■ **TASK**
With the pictures left out, print exactly the lines below that run from the one containing "Barvy Pébéo Fantasy" through the one containing "tags on Trump's".
━━━━━━━━
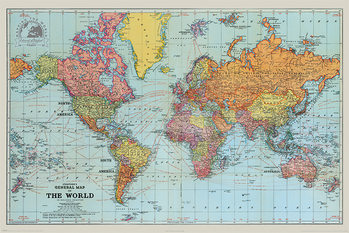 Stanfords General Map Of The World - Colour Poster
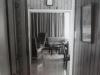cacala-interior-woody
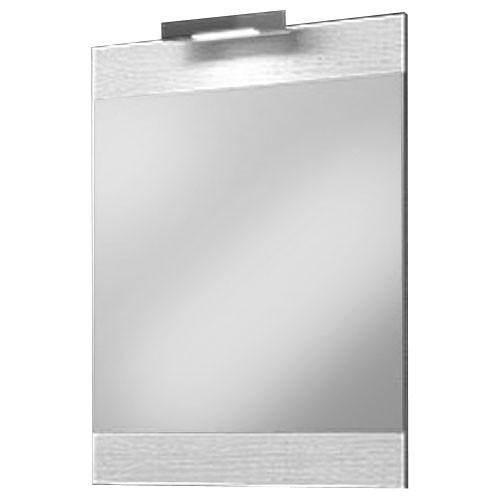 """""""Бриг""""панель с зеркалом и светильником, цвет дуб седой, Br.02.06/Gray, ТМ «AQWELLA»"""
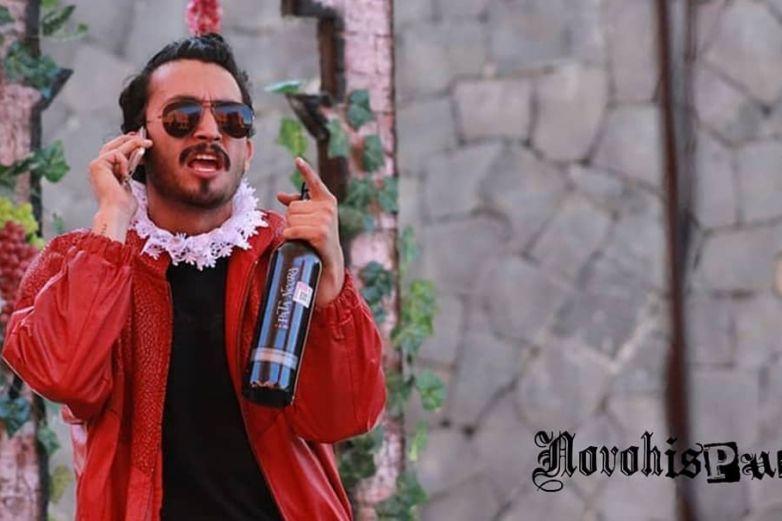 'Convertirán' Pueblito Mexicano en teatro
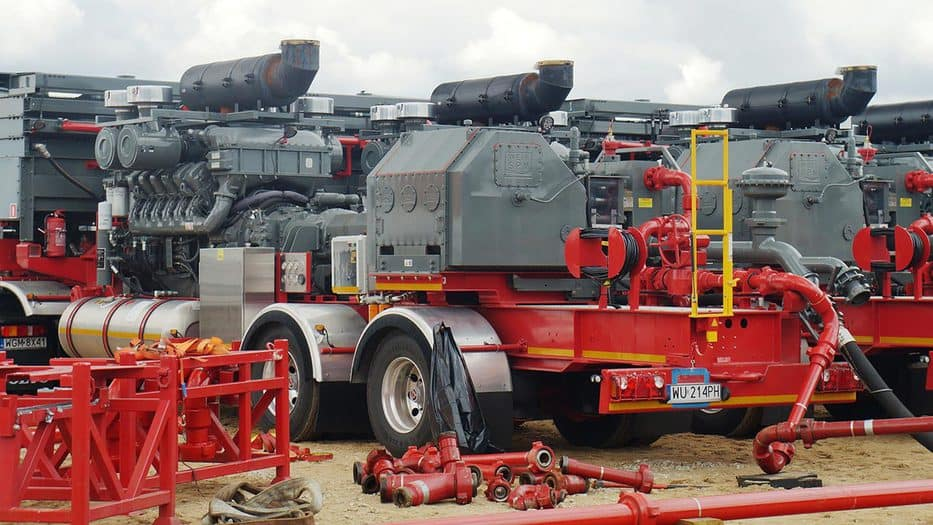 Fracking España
━━━━━━━━
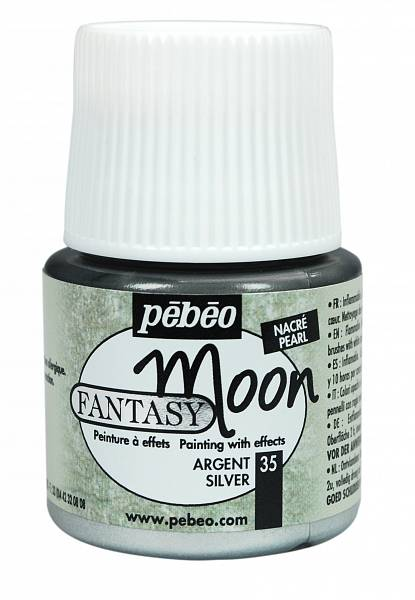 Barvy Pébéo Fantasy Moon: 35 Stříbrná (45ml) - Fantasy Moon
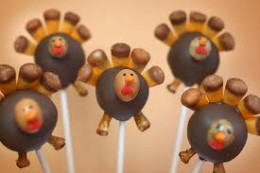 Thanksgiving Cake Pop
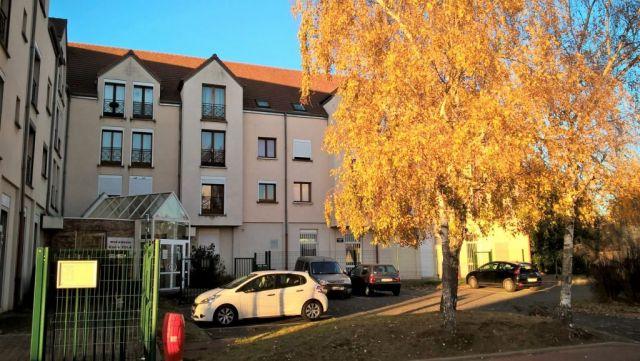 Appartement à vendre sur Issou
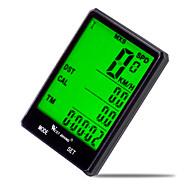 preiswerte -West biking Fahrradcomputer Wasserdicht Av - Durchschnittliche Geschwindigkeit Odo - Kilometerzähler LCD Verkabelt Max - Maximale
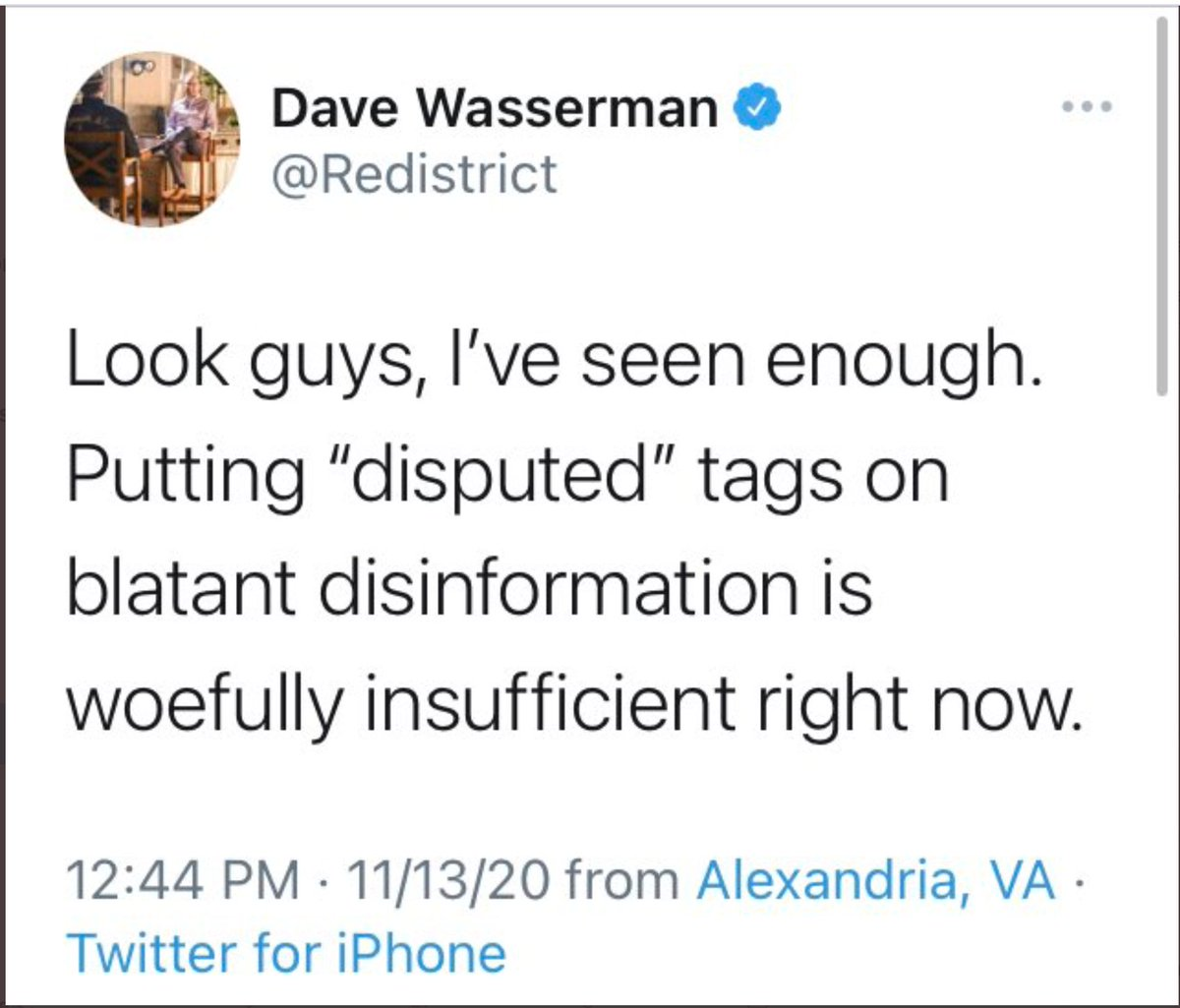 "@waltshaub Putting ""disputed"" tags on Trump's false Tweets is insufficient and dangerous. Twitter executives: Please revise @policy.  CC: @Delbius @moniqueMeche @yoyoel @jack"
━━━━━━━━
■ **WRITTEN SOLUTION**
 Barvy Pébéo Fantasy Moon: 35 Stříbrná (45ml) - Fantasy Moon
 Thanksgiving Cake Pop
 Appartement à vendre sur Issou
 preiswerte -West biking Fahrradcomputer Wasserdicht Av - Durchschnittliche Geschwindigkeit Odo - Kilometerzähler LCD Verkabelt Max - Maximale
 "@waltshaub Putting ""disputed"" tags on Trump's false Tweets is insufficient and dangerous. Twitter executives: Please revise @policy.  CC: @Delbius @moniqueMeche @yoyoel @jack"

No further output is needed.